Sokol in Malta harbour
On her first patrol, on 8.VI.1943, Sokol attacked barquentine but without any success. When she was returning to the base Sokol was again attacked by Italian submarine, but she dived and after a quarter Sokol emerged and she tried to attack sailing boat which did this submarine escort. But because of attack of Italian MGB's she had to retreat. On 15.VII.1943 attacked Italian convoy near Bari but she was drove near by Italian escort. During Italian surrender on 8.IX.1943 Sokol sailed into Brindisi and four days later she took 6 troops and formed a convoy, which was sailing to the Malta. During this voyage, after short fight, Italian submarines Vittorio Pisani and Ottario joined to the convoy. It is possible that on 12.IX.1943 Sokol sunk [in collision] ex Yugoslav motor boat Meattini [36 T]. On the second patrol on 4.X.1943 she unsuccesfully attacked Italian steamer Gigliola [734 T] and on the same day Sokol attacked and missed another enemy vessel. Three days later on 7.X.1943 she sunk ex Italian troop, under German flag Eridania [7 095 GRT]. After this Sokol was moved to Aegean Sea. The task for Sokol was easy. She had to destroy German navigation between islands. Already on her first patrol, on 11.XI.1943, Sokol destroy, by artillery, little German cutter Argentina [64 GRT]. On that same patrol, seven days later [18.XI.1943], she sunk another hostile cutter, this time ex Greek one, sailing under German flag. Next day in the Sitia Bay [Crete], Sokol meet two German schooners, which were sunk by torpedoes.
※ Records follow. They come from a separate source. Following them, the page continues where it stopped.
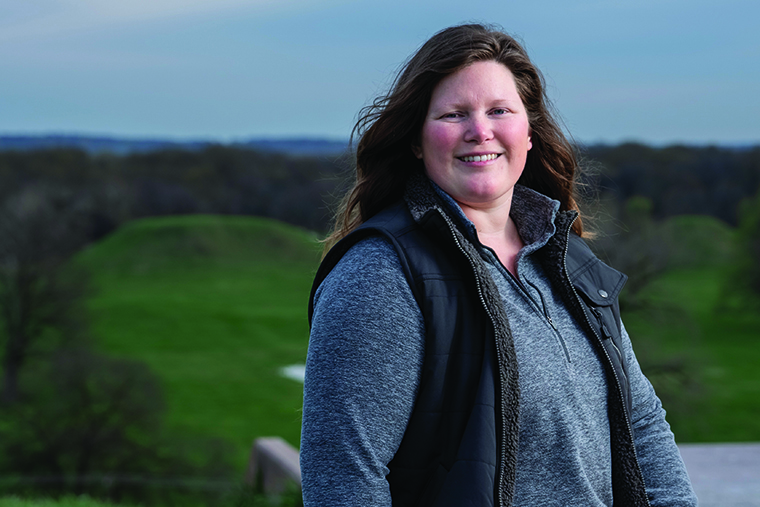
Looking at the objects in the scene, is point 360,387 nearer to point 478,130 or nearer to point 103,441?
point 478,130

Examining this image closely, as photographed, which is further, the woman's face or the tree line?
the tree line

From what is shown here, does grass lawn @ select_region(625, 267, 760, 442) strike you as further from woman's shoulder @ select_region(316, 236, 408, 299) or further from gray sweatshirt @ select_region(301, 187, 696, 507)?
woman's shoulder @ select_region(316, 236, 408, 299)

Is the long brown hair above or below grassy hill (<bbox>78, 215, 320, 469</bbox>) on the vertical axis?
above

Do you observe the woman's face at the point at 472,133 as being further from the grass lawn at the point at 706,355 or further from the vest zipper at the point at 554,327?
the grass lawn at the point at 706,355

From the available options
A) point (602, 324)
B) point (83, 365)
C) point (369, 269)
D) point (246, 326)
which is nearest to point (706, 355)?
point (83, 365)

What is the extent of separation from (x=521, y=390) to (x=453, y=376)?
210 mm

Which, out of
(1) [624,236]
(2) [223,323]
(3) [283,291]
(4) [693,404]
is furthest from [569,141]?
(3) [283,291]

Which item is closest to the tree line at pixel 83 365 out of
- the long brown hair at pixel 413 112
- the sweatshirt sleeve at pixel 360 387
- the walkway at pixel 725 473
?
the long brown hair at pixel 413 112

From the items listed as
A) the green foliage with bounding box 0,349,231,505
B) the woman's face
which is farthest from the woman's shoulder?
the green foliage with bounding box 0,349,231,505

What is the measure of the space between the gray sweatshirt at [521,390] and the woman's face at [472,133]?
117 millimetres

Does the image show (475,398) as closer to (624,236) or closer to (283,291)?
(624,236)

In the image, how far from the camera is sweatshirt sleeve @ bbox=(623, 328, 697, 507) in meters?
2.11

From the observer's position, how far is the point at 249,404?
29078 mm

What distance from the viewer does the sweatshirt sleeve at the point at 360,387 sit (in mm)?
1562
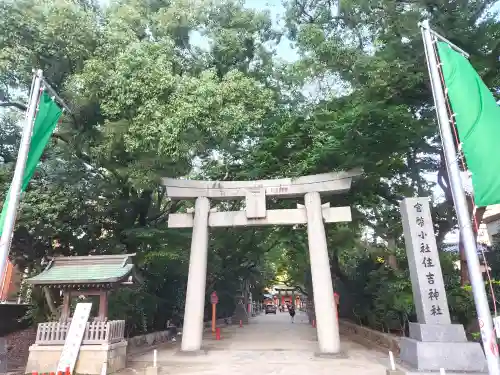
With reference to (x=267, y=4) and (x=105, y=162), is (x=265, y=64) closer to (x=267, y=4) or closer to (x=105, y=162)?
(x=267, y=4)

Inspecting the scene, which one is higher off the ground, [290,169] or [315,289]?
[290,169]

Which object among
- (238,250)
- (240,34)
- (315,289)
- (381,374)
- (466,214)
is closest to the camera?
(466,214)

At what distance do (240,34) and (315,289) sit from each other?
1222 centimetres

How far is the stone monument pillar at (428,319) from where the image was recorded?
863cm

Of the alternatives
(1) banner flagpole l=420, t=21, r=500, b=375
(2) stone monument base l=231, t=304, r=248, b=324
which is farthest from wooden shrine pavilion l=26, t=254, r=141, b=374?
(2) stone monument base l=231, t=304, r=248, b=324

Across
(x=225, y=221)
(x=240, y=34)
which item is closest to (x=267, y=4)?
(x=240, y=34)

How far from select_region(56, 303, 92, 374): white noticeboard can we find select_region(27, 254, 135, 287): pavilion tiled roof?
0.86 metres

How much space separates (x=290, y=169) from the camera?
589 inches

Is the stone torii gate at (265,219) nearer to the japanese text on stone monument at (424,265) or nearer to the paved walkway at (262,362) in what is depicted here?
the paved walkway at (262,362)

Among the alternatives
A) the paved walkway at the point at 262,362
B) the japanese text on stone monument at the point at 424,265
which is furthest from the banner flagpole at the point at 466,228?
the paved walkway at the point at 262,362

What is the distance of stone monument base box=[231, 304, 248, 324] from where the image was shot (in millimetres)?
30981

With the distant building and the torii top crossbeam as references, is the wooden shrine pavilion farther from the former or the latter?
the distant building

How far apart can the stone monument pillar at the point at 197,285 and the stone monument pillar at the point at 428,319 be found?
663cm

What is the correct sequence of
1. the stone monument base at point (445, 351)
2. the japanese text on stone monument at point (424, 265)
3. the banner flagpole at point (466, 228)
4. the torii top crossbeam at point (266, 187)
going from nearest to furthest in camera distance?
the banner flagpole at point (466, 228)
the stone monument base at point (445, 351)
the japanese text on stone monument at point (424, 265)
the torii top crossbeam at point (266, 187)
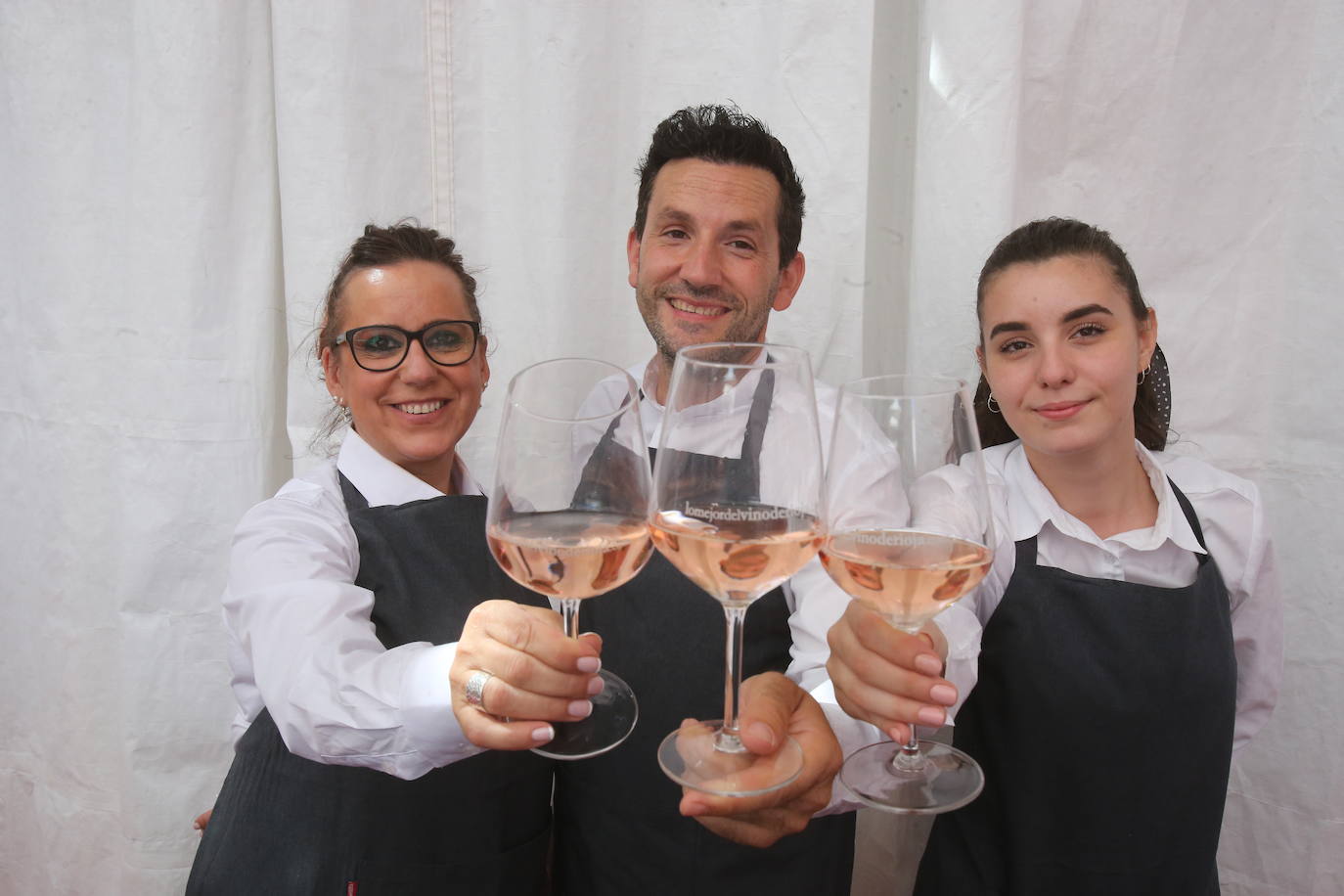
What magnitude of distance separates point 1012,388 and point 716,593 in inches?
31.7

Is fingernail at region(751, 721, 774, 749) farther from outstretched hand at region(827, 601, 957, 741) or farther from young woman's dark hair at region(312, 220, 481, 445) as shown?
young woman's dark hair at region(312, 220, 481, 445)

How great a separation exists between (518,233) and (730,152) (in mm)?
653

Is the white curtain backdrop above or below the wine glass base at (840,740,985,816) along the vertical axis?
above

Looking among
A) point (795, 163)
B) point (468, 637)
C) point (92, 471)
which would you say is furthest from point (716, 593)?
point (92, 471)

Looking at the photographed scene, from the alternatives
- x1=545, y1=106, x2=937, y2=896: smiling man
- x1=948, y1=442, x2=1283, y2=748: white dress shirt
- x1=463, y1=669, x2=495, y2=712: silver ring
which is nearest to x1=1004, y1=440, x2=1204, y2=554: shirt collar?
x1=948, y1=442, x2=1283, y2=748: white dress shirt

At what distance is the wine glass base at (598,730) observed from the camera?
0.92 meters

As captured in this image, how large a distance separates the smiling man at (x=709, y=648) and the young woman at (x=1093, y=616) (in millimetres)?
290

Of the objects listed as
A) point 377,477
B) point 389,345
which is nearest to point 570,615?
point 377,477

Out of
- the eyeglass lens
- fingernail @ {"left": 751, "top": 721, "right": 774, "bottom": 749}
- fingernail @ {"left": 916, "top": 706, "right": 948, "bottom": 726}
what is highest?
the eyeglass lens

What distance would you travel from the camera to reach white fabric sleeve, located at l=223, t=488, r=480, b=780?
0.99m

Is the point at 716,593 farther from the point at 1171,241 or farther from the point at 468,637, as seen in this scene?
the point at 1171,241

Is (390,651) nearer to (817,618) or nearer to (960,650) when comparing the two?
(817,618)

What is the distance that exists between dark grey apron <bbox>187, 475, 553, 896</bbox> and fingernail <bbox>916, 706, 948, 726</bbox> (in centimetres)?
68

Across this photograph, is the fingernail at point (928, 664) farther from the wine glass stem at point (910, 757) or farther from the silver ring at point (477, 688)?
the silver ring at point (477, 688)
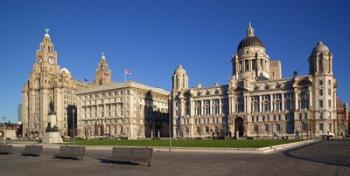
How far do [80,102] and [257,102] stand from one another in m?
75.6

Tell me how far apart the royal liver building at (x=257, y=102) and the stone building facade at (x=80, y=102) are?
16.1 meters

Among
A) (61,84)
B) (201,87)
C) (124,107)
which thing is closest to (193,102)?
(201,87)

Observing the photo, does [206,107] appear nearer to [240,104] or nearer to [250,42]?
[240,104]

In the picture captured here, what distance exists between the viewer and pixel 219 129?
128 metres

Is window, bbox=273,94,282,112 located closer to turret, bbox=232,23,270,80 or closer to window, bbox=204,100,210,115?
turret, bbox=232,23,270,80

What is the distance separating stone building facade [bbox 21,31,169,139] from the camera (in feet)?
472

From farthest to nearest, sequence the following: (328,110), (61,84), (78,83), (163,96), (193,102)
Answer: (78,83)
(61,84)
(163,96)
(193,102)
(328,110)

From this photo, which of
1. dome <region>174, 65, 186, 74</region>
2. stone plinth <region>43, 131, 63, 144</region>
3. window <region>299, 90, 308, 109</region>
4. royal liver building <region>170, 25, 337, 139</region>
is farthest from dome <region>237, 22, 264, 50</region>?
stone plinth <region>43, 131, 63, 144</region>

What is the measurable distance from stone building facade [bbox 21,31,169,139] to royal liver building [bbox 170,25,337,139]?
16.1m

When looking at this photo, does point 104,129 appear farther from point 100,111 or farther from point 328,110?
point 328,110

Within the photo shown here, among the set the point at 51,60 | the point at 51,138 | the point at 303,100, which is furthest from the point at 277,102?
the point at 51,60

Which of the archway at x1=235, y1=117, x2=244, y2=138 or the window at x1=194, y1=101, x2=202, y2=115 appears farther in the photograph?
the window at x1=194, y1=101, x2=202, y2=115

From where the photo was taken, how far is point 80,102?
516 feet

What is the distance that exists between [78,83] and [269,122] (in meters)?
116
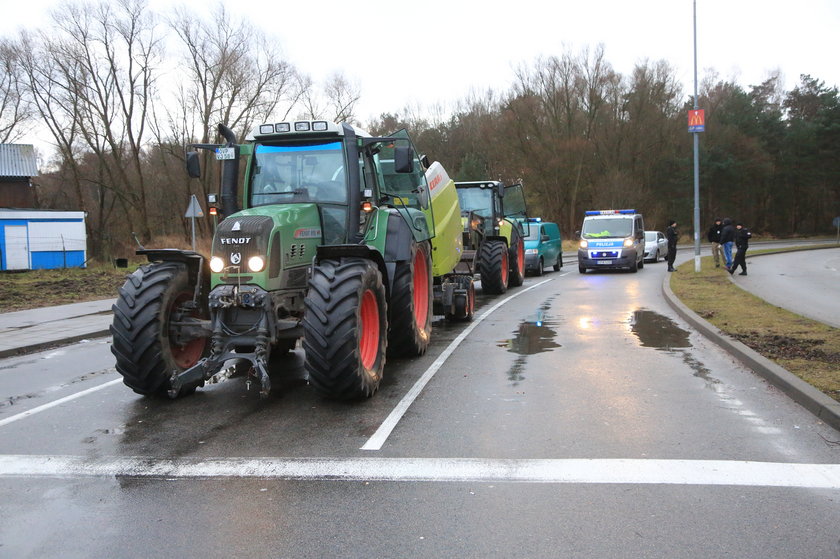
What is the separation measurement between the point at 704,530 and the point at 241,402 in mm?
4667

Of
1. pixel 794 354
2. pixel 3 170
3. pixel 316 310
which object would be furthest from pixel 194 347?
pixel 3 170

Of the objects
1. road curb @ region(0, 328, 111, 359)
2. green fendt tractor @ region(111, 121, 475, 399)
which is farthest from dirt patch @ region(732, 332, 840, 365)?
road curb @ region(0, 328, 111, 359)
In the same time Sokol's torpedoes destroyed three more cutters. Also, probably, German anti-submarine patrol vessel Möwe was sunk in this action.
Sokol's crew with Jolly Roger and German flag
On this plentiful patrol During this patrol Sokol sunk 1 anti-submarine patrol vessel, 2 schooners and 5 cutters. On the next patrol, near Lemnos, during the storm Sokol attacked ex Greek transport ship Anthipi [5 609 GRT] and probably missed her. On the next day she sunk by artillery three enemy schooners. Fourth one [ex Greek] was sunk three days later near promontory of Bata [Turkey]. Two days later, on 17.XII.1943 Sokol unsuccessfully attacked ex Bulgarian Balkan [3 838 GRT] which was later on 23.XII.1943 sunk by British sub Sportsman. In the beginning of the 1944 year she sunk on 12.I.1944 Greek schooner. Three days later Sokol was heavily damaged by depth charges. Shortly she was directed to Malta and from there to Gibraltar, which Sokol left on 20.III.1944 ending his second Mediterranean Campaign. Until the September of 1944 Sokol was in the renovation. In that time the commander of the ship was lt. cmdr. Tadeusz Bernas. After ending of the renovation Sokol was allotted to International Flotilla of Submarines in Dundee. From there she made some patrols near Norway, but mainly Sokol was taking action in the drills. In May of 1945 Sokol and Dzik were moved to West Hartlepool, where was staying, moved to the reserve, destroyer Burza. In 27.VII.1945 Sokol was returned to British. She restored her previous name Urchin and in 1949 she was scrapped.